# EXTRACT
▼
Stockholm, Sweden (PRWEB UK) 5 July 2011
Women undergoing fertility treatment are more likely to give birth to a live baby after ICSI (intracytoplasmic sperm injection) if they are younger than 38 and 11 or more eggs have been retrieved from their ovaries in one ovarian stimulation cycle, according to analysis of one of the largest and longest-running ICSI programmes at a single fertility clinic.
The research, presented at the annual conference of the European Society of Human Reproduction and Embryology, also showed that rates of preclinical abortion (defined as a miscarriage so early in the pregnancy that there is no clinical or ultrasound evidence of the pregnancy), miscarriage and overall pregnancy loss during the first trimester remained more or less constant until the age of 34, but increased steadily from the age of 35 onwards.
Dr Dominic Stoop, a senior clinical fellow and gynaecologist, and Ms Eleonora Jansen, an obstetrics and gynaecology resident in training, who are both from the Centre for Reproductive Medicine, UZ Brussel (Brussels, Belgium), and colleagues analysed data on ICSI collected prospectively over 18 years from 1992 to 2009 – a total of 23,354 ovarian stimulation cycles carried out at UZ Brussel.
“To our knowledge, there have been no other studies reporting on live birth rates after ICSI in relation to the number of eggs retrieved that also includes the risks for preclinical abortion and miscarriage for women with a positive pregnancy test after ICSI treatment. By focusing only on ICSI treatments, we know the exact number of mature eggs retrieved, fertilised and implanted,” said Dr Stoop.
▲
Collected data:
▼
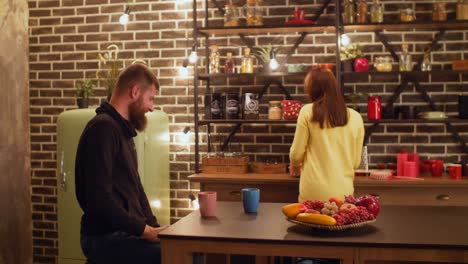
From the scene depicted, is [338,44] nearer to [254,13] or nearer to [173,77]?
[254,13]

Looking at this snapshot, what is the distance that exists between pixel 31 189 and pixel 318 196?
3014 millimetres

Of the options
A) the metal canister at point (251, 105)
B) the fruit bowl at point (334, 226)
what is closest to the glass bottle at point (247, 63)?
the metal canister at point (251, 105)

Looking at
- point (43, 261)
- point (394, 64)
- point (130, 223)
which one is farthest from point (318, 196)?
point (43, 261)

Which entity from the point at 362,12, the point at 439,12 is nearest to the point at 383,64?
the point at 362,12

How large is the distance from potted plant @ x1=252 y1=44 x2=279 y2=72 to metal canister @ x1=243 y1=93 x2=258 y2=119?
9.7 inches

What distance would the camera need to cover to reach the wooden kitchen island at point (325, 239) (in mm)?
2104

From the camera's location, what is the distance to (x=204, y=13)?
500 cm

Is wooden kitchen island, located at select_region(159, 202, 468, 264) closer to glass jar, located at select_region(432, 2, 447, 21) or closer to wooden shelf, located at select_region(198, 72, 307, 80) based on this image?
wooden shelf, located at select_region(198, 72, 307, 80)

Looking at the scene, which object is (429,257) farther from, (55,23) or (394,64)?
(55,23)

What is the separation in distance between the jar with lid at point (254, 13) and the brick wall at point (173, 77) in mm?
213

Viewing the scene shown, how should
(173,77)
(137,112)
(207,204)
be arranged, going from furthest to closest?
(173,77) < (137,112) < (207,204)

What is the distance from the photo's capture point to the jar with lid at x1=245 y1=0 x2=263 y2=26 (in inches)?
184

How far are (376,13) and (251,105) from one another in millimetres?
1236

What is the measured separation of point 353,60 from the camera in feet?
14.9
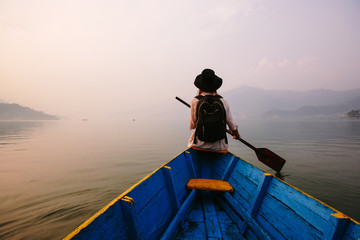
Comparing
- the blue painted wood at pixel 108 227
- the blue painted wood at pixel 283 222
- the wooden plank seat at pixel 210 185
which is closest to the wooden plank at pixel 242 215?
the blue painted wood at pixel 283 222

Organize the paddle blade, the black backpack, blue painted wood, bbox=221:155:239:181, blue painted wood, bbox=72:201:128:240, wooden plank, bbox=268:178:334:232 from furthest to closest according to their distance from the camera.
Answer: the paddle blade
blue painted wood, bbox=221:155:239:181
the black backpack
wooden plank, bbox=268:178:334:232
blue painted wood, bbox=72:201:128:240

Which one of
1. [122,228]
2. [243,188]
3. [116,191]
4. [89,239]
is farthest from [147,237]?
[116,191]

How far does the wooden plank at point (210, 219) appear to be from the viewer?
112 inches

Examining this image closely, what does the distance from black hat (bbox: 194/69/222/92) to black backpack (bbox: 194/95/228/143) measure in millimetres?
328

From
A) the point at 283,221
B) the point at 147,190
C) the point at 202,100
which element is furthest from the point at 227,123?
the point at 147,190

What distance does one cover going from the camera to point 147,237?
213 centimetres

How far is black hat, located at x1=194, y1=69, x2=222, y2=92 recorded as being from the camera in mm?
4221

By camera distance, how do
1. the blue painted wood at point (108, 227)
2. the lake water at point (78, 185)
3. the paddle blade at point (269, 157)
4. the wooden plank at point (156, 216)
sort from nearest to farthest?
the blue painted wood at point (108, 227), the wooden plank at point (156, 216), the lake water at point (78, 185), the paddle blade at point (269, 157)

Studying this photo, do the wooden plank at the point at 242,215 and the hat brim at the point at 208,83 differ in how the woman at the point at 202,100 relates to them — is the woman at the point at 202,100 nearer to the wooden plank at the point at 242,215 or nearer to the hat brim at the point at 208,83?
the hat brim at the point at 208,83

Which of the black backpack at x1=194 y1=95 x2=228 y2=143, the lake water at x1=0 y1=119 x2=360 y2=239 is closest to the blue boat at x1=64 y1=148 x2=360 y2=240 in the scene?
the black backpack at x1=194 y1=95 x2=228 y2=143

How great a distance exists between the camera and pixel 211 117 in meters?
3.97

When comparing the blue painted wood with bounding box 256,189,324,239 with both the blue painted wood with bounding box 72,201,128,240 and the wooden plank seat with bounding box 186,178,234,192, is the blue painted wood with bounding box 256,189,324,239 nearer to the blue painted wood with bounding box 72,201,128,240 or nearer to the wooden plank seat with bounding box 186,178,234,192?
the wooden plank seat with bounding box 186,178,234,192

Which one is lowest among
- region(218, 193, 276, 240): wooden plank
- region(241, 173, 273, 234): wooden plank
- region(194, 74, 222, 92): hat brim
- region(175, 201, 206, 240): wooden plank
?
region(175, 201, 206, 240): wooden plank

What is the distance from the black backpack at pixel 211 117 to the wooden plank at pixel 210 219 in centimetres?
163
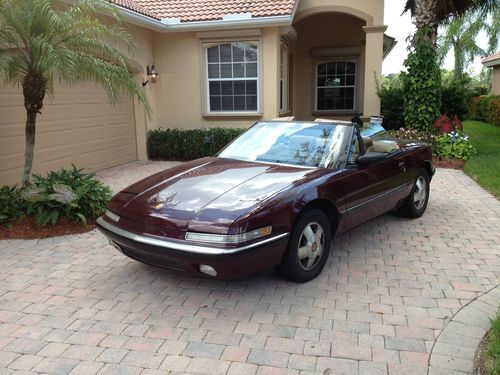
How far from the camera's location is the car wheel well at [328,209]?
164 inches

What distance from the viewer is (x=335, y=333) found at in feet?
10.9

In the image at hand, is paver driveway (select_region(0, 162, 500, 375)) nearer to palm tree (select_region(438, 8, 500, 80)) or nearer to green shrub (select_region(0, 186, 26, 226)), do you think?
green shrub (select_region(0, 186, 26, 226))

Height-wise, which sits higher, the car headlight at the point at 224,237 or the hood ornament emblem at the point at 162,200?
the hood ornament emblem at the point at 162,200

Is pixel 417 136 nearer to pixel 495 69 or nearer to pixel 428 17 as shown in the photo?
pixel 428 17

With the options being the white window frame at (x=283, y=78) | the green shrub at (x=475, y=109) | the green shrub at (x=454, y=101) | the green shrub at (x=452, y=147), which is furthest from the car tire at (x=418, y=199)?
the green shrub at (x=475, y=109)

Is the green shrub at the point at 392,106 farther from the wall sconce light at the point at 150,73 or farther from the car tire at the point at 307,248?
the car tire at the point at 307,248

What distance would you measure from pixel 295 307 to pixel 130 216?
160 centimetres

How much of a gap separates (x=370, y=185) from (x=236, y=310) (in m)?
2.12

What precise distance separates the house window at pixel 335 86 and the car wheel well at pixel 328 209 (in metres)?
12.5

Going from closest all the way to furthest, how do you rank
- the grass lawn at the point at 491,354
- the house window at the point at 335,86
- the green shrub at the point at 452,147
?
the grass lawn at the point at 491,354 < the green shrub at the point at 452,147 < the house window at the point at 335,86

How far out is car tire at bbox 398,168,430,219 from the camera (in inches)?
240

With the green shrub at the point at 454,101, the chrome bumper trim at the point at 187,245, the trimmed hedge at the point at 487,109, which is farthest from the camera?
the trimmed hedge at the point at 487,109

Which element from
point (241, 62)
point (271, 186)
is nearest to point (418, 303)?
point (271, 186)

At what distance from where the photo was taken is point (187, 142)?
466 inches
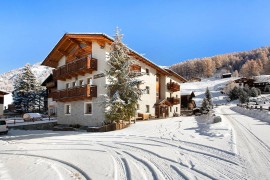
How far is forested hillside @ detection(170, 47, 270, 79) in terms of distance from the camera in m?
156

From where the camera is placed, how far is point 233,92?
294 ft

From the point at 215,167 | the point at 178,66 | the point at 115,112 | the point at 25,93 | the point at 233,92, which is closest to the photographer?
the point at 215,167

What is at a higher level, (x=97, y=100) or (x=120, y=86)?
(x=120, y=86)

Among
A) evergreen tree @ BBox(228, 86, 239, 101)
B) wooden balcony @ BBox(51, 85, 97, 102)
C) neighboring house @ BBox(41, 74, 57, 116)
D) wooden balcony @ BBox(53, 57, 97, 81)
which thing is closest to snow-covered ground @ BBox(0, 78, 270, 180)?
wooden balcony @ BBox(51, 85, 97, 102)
▲
Repeat the passage from the press release on ICSI outcomes, from "Stockholm, Sweden (PRWEB" up to and including "single fertility clinic.", word for word. The items are not required for any of this.

Stockholm, Sweden (PRWEB UK) 5 July 2011
Women undergoing fertility treatment are more likely to give birth to a live baby after ICSI (intracytoplasmic sperm injection) if they are younger than 38 and 11 or more eggs have been retrieved from their ovaries in one ovarian stimulation cycle, according to analysis of one of the largest and longest-running ICSI programmes at a single fertility clinic.